▶ TASK TO COMPLETE:
Each line of the records containing "site" is to be copied out and returned.

Saved data entries:
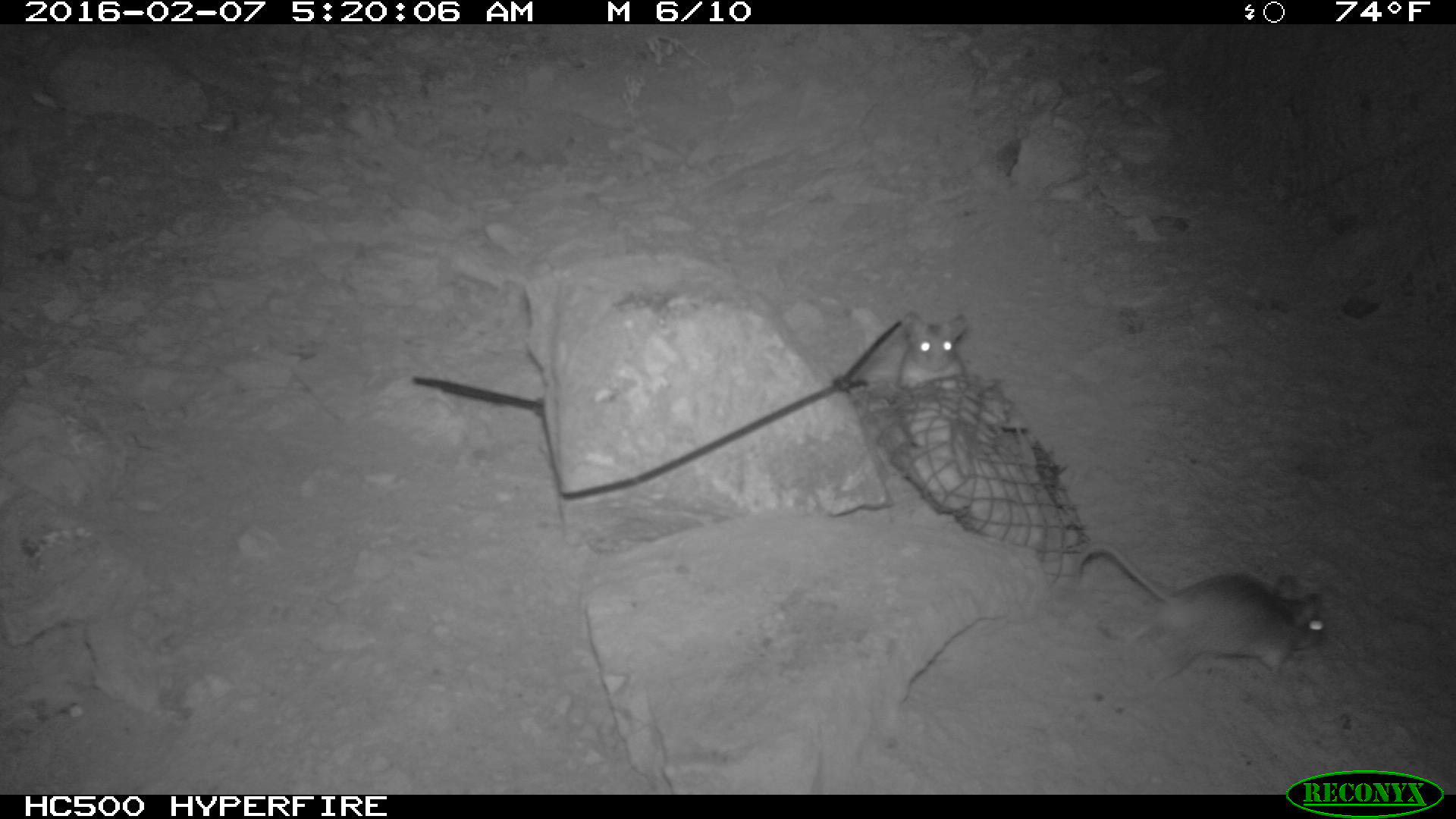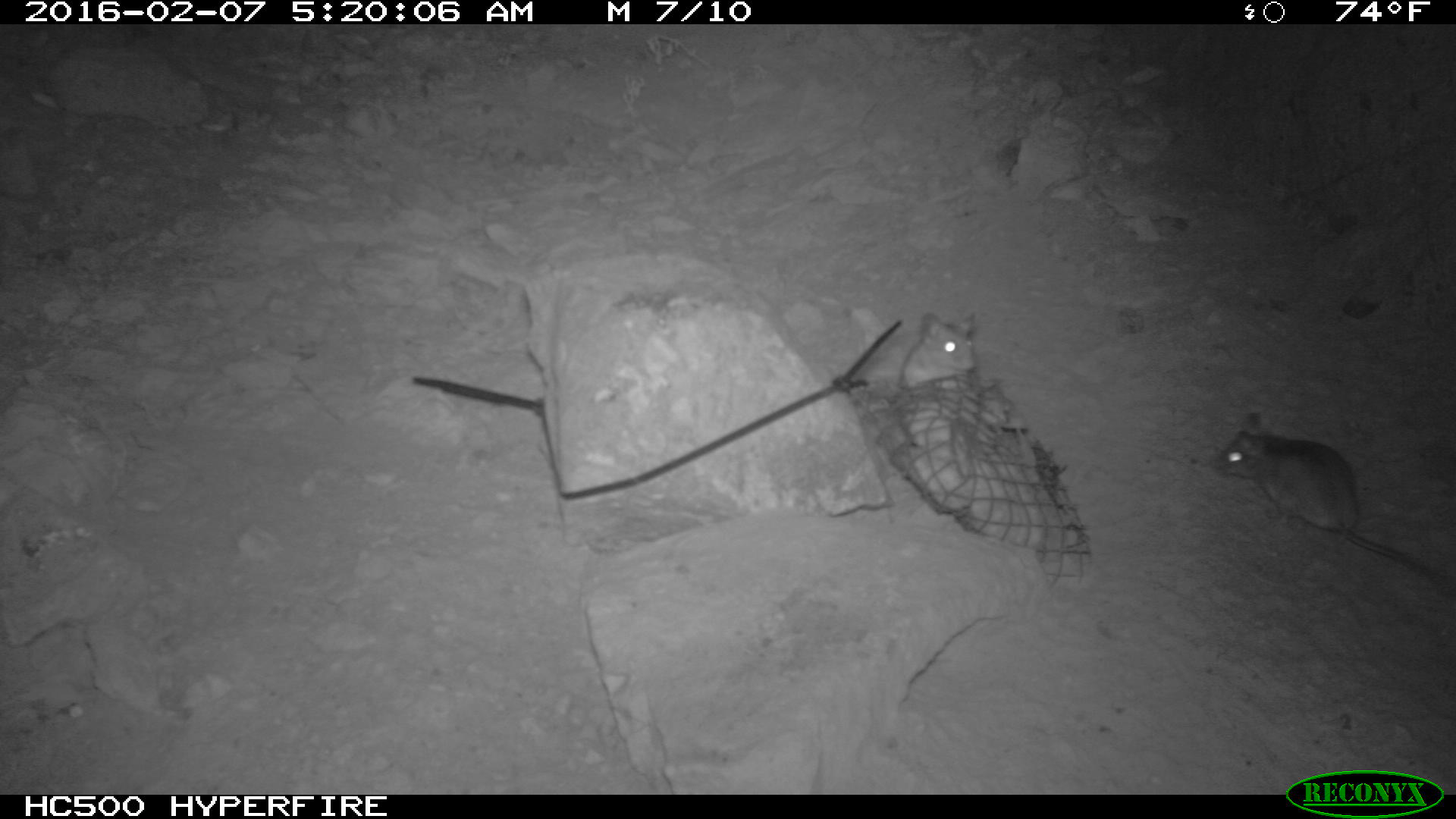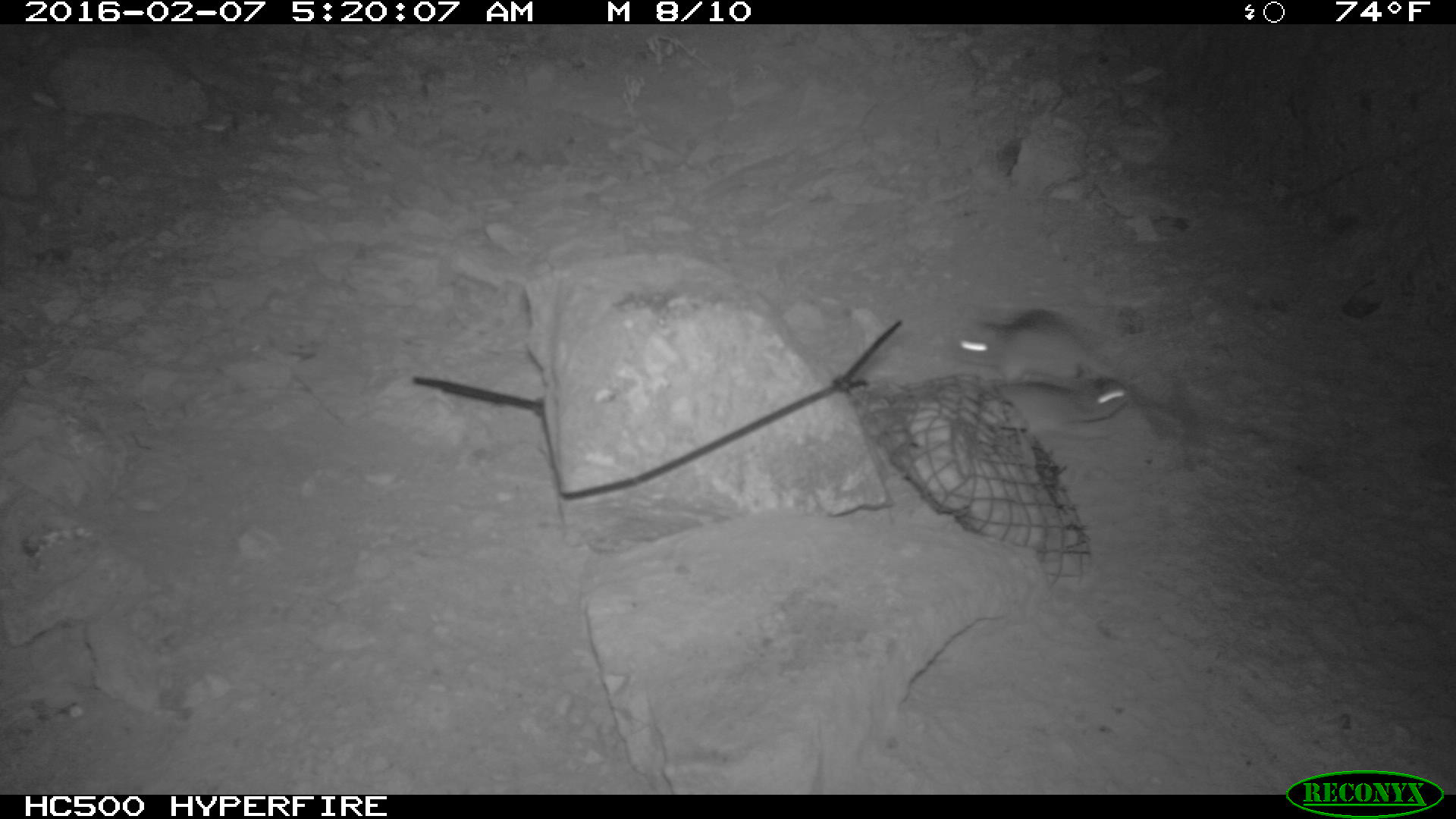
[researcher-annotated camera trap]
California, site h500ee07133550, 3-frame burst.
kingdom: Animalia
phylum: Chordata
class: Mammalia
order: Rodentia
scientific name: Rodentia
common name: rodent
Rodent (Rodentia).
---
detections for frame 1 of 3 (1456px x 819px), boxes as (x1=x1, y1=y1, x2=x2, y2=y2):
rodent: (x1=1071, y1=542, x2=1328, y2=685); (x1=897, y1=312, x2=968, y2=393)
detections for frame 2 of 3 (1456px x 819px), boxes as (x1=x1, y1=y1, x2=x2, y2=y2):
rodent: (x1=1213, y1=406, x2=1451, y2=594); (x1=894, y1=311, x2=983, y2=388)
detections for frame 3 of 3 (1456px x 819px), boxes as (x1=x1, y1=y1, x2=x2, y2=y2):
rodent: (x1=943, y1=302, x2=1129, y2=428)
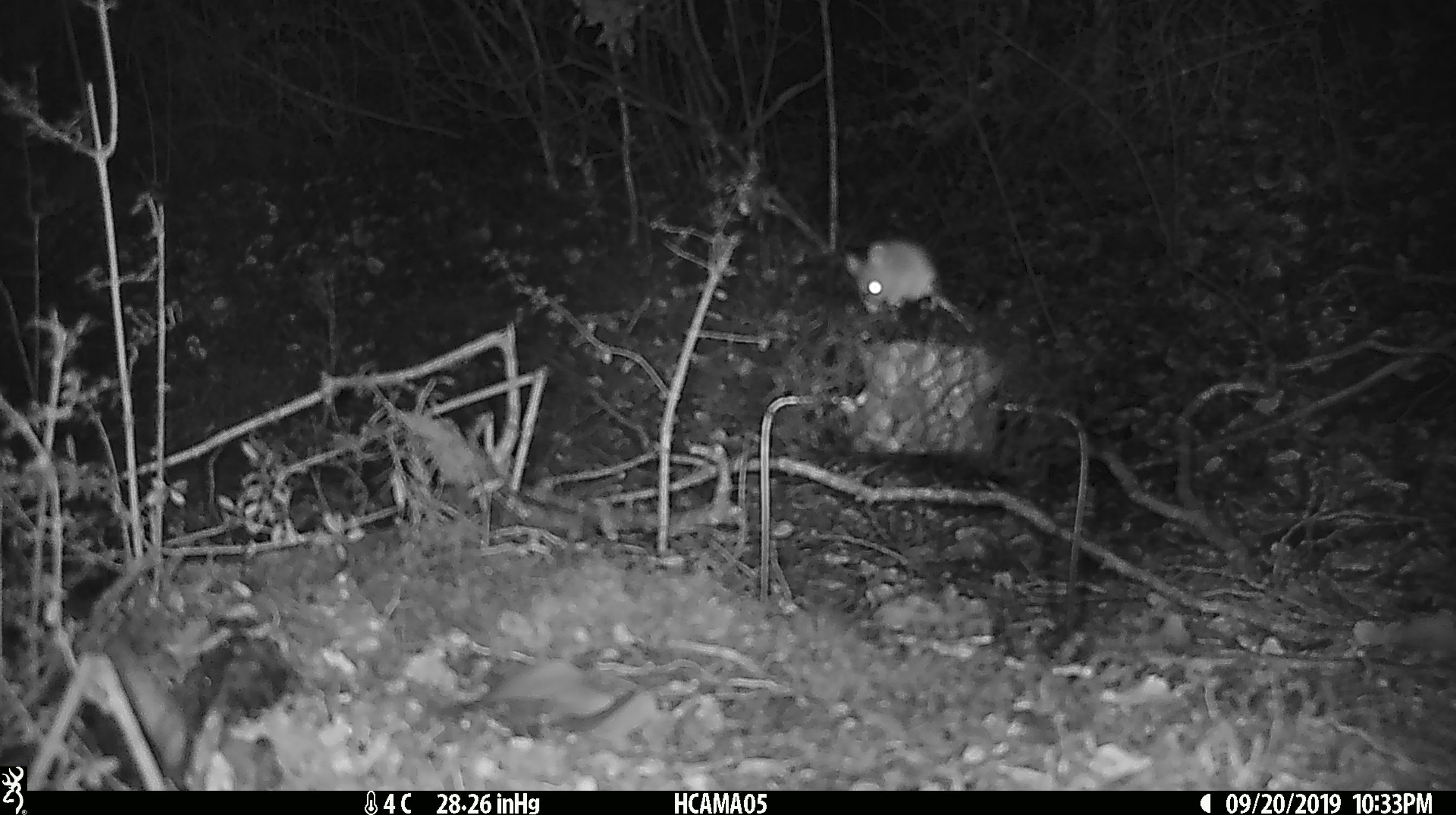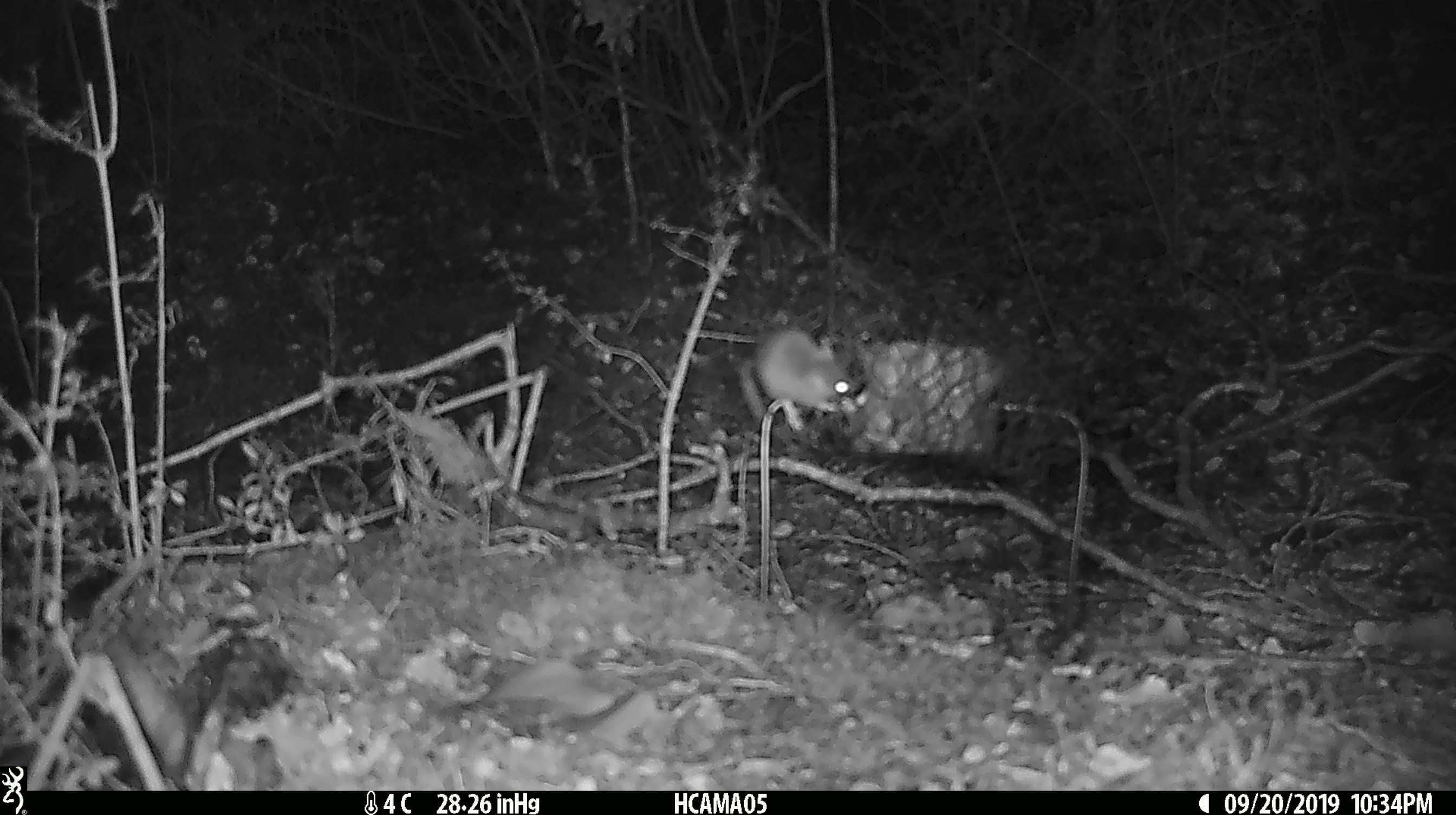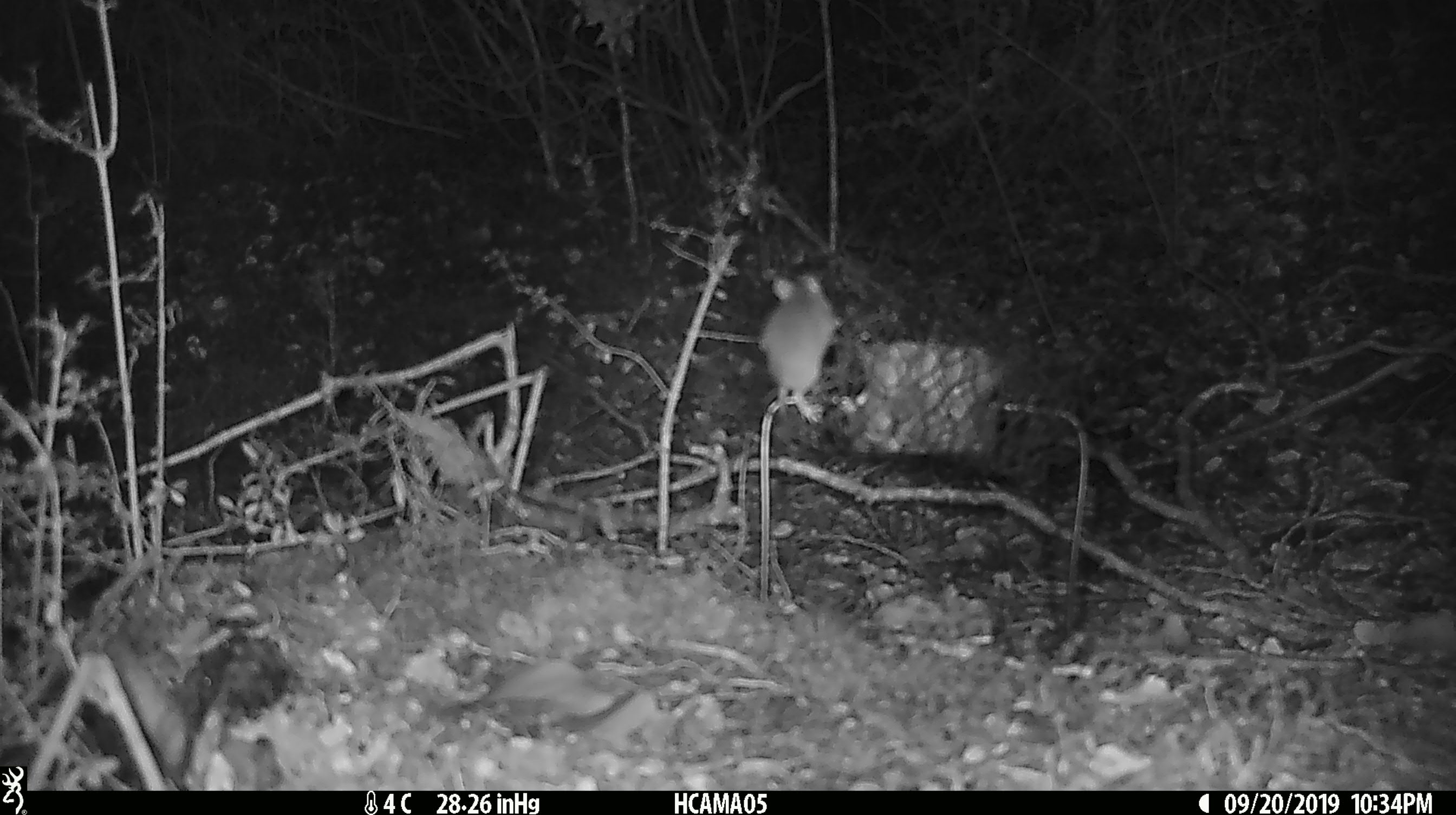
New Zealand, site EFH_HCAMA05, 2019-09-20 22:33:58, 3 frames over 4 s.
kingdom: Animalia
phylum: Chordata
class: Mammalia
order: Rodentia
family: Muridae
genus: Mus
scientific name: Mus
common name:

▶ YOUR RESPONSE:
California, site h500ee07133550, 3-frame burst.
New Zealand, site EFH_HCAMA05, 2019-09-20 22:33:58, 3 frames over 4 s.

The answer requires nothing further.